Миммо схватил Патти за руку и потащил было ее за собой, но она не двинулась с места. Уперлась.
— Ни за что. Не пойду. Если этот будет в доме — я не стану.
Тогда Миммо пустил в ход последний козырь: вытащив щедрым жестом из бумажника десять тысяч лир, попросил Пьетро купить ему сигарет.
— А на сдачу купи себе большое мороженое и сыграй пару раз во что-нибудь.
— Не могу. Папа сказал, чтобы я сидел дома. Мне надо дождаться мастера для стиральной машины, — очень серьезно ответил Пьетро. — Папа рассердится, если я уйду.
— Не переживай. Я обо всем позабочусь. Я покажу мастеру машину сам. А ты сходи за сигаретами.
— Но… но… папа рассердится. Я не…
— Давай иди и не ной. — Миммо сунул деньги ему в карман джинсов и выпихнул его за дверь.
Разумеется, все пошло по наихудшему сценарию.
Пьетро поехал в город, по дороге встретил Глорию, направлявшуюся на занятие по верховой езде, и она уговорила его ехать с ней, а он, как всегда, поддался. Тем временем приехал мастер. Оказался перед закрытой дверью, позвонил, но Миммо его не слышал: он героически сражался с обтягивающими штанами Патти (которая оказалась редкой подлюкой: она слышала, но ничего не сказала). Мастер ушел. В половине восьмого, на час раньше, чем ожидалось, синьор Морони с супругой припарковали свой автомобиль во дворе.

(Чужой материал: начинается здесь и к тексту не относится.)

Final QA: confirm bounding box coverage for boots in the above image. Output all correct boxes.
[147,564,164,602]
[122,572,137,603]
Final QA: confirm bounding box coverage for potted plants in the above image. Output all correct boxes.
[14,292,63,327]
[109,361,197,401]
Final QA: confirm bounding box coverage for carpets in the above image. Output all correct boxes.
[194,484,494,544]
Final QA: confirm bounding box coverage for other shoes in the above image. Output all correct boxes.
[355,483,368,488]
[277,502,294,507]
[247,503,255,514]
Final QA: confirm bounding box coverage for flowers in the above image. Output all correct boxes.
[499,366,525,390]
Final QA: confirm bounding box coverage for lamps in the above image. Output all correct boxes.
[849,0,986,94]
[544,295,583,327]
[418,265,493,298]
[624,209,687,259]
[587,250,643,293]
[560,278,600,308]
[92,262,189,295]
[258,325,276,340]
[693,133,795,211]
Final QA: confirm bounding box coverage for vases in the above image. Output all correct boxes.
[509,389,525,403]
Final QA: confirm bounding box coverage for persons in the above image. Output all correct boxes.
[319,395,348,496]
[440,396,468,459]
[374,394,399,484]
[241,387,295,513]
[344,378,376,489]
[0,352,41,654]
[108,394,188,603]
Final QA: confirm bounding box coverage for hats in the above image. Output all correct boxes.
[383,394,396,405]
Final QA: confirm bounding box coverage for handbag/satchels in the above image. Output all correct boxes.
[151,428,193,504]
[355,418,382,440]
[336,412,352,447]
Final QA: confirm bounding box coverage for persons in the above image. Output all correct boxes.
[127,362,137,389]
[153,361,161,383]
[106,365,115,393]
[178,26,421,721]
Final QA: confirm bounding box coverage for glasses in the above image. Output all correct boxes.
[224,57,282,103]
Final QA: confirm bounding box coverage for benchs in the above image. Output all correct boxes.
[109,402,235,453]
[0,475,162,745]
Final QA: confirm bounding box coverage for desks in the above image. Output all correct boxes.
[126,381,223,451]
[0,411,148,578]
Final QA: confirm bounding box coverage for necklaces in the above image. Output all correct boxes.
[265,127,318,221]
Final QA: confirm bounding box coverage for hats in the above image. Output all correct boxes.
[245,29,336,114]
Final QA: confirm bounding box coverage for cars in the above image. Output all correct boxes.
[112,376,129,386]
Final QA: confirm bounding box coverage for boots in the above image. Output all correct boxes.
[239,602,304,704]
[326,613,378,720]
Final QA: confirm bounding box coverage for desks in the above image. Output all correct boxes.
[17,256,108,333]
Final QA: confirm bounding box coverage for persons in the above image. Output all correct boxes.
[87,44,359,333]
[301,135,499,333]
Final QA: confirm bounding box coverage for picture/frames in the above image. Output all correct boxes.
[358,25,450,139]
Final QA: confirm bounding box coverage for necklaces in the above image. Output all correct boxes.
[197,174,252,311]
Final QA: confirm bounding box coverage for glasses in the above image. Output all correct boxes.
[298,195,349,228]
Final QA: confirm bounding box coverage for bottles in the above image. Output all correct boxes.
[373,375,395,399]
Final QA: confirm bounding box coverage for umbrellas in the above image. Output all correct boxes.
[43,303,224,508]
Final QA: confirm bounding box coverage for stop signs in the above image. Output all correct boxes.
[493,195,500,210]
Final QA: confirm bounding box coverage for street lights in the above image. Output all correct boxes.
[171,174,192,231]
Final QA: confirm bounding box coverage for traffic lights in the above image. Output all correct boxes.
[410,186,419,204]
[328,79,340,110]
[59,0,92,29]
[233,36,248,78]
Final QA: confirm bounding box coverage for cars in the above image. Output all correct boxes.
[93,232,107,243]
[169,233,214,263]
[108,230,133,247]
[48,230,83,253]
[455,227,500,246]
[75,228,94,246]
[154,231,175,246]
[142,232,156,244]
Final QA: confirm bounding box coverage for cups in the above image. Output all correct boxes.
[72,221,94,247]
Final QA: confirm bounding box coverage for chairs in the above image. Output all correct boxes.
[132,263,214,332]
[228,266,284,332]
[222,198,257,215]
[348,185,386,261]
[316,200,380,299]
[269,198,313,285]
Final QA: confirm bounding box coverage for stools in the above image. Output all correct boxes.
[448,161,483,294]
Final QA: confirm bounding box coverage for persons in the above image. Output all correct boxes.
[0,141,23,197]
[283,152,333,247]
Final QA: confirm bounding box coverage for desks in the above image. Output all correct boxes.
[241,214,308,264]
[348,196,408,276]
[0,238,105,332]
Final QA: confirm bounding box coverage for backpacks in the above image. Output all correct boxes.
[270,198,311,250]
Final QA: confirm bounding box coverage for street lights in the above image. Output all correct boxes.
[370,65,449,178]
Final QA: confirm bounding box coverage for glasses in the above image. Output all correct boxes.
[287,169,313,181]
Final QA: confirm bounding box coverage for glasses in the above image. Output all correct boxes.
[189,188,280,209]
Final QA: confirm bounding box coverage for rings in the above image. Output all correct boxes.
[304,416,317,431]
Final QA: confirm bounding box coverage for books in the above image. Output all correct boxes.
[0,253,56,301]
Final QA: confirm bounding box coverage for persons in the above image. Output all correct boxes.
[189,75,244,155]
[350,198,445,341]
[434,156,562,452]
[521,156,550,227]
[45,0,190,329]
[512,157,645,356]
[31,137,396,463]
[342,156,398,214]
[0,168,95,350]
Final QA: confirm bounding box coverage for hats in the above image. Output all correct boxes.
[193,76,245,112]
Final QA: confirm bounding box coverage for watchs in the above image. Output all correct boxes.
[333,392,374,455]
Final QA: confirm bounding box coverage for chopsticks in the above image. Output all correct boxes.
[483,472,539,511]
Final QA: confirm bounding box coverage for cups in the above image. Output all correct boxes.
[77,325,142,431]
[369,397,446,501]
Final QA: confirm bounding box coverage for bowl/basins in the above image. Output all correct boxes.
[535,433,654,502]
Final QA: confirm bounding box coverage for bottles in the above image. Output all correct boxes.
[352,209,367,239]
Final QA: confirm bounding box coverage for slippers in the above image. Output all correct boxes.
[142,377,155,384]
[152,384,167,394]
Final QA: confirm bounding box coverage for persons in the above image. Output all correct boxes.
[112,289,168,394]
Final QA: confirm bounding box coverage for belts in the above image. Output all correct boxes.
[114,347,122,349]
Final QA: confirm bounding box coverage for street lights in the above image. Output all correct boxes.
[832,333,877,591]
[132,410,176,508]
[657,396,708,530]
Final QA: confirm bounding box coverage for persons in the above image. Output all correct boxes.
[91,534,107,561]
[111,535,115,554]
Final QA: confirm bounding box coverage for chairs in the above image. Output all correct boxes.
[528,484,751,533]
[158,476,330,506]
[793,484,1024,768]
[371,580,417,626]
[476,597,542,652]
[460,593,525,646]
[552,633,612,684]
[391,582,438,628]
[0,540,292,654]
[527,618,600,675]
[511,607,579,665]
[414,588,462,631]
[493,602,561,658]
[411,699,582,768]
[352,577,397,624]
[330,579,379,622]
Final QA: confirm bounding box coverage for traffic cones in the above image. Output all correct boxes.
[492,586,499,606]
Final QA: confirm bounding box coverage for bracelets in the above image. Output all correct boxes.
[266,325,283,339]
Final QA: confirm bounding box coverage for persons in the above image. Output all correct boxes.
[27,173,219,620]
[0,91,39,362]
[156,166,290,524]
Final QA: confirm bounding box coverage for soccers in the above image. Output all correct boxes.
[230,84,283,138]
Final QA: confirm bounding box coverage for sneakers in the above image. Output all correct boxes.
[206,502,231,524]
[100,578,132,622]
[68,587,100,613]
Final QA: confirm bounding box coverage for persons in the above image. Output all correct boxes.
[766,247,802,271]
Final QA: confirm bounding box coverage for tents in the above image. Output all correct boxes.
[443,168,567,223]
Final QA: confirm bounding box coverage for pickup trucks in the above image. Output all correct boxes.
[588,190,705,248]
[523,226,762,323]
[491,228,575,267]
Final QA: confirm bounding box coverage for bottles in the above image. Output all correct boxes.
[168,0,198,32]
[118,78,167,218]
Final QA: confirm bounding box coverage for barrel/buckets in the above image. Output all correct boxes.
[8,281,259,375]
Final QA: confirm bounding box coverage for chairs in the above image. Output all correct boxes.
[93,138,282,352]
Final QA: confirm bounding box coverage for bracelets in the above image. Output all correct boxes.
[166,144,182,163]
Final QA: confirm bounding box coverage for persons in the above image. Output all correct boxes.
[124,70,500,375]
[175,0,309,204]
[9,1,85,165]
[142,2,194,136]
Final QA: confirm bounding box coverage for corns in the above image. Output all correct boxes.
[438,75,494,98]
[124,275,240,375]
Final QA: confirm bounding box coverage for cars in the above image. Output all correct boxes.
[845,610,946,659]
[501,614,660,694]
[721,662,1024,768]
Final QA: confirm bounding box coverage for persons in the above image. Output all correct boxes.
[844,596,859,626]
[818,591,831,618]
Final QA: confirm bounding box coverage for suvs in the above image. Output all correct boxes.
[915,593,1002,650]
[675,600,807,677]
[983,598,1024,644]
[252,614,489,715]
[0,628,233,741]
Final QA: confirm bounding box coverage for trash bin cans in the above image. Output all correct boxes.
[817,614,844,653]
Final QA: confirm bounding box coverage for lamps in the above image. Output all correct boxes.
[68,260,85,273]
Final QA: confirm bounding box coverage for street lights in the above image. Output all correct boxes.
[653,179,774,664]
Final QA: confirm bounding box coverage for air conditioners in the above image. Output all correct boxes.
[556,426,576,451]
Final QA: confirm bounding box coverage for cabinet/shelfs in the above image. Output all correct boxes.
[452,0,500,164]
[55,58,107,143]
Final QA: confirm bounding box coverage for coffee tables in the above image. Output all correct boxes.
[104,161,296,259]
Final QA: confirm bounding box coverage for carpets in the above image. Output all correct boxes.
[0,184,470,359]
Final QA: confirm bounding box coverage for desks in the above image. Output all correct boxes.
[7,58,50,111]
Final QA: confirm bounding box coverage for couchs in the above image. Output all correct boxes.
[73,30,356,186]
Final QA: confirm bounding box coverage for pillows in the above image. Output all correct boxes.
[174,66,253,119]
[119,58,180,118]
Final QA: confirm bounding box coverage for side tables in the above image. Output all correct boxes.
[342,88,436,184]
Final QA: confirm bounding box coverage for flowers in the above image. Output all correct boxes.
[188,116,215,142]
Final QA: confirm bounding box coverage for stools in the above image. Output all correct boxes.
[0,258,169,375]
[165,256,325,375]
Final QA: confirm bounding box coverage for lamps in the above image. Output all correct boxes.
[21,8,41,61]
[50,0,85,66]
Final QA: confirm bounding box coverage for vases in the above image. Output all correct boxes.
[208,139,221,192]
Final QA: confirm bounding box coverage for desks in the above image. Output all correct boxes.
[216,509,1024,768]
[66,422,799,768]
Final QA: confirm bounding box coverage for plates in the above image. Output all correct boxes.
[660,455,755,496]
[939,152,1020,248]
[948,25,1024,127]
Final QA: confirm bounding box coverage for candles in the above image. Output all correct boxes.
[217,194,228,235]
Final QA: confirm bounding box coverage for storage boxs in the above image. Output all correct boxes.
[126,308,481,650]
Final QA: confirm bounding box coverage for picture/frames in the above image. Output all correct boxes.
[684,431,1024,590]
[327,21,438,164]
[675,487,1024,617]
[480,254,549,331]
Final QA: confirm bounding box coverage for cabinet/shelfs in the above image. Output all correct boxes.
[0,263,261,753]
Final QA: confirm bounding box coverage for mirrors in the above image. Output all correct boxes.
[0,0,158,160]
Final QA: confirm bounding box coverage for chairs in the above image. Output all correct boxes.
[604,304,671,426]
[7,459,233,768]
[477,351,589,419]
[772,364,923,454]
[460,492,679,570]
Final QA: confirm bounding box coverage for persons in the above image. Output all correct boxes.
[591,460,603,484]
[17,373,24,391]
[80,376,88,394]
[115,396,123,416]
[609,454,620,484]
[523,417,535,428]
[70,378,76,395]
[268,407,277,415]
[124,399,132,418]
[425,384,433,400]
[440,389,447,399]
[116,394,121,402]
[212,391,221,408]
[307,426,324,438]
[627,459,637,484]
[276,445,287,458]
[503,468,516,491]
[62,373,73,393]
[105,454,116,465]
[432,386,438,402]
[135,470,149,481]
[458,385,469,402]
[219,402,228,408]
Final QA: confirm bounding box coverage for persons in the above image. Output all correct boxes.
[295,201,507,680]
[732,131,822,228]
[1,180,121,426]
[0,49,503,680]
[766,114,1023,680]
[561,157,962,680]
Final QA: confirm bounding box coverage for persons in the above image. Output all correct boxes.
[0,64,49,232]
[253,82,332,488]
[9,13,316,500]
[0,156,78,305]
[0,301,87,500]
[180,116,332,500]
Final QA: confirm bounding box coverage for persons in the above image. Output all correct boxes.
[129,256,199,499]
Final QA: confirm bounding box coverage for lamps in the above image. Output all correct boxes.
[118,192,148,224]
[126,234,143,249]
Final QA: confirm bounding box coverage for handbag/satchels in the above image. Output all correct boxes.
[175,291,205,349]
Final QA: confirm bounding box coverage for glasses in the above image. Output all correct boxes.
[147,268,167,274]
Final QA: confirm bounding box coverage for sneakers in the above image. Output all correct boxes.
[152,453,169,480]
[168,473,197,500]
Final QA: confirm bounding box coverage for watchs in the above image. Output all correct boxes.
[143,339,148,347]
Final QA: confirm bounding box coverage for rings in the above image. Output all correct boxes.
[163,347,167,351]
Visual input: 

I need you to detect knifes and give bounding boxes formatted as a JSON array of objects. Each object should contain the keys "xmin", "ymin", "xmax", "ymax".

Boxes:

Марио Морони вылез из машины злой-презлой, потому что потратил триста девяносто пять тысяч лир на всякую невромуть для жены, выкрикивая: «Да на хрен они нужны, только разводят тебя на деньги, чтоб жулье всякое богатело», зашел в дом и обнаружил, что стиральная машина все еще там. Он почувствовал, что руки у него вдруг стали горячими и зачесались, словно крапивница вскочила, и еще что у него сейчас лопнет мочевой пузырь (ему так и не удалось отлить с момента выезда из Чивитавеккьи), он побежал наверх, расстегнул ширинку еще в коридоре, распахнул дверь туалета и застыл, открыв рот.
На унитазе сидела…
… эта засранка Патриция!
Волосы у нее были мокрые, она была в ЕГО голубом халате и красила ногти на ногах красным лаком, но, увидев его с расчехленным орудием, завопила как ненормальная, словно он пришел ее насиловать. Синьор Морони засунул член в штаны и хлопнул дверью туалета с такой силой, что большой кусок штукатурки отвалился от стены и упал на пол. Разъяренный, как африканский бородавочник, он стукнул кулаком по буфету из красного дерева с такой силой, словно это была наковальня, и проломил его. Заработал трещину в паре костей руки. Сдержал нечеловеческий вопль и отправился за Миммо в его комнату.
Его там не было.
Он распахнул дверь СВОЕЙ комнаты и обнаружил Миммо растянувшимся на ЕГО кровати, голого, счастливого и похрапывающего, с выражением блаженства и спокойствия на лице, словно херувимчик, у которого только что отсосали.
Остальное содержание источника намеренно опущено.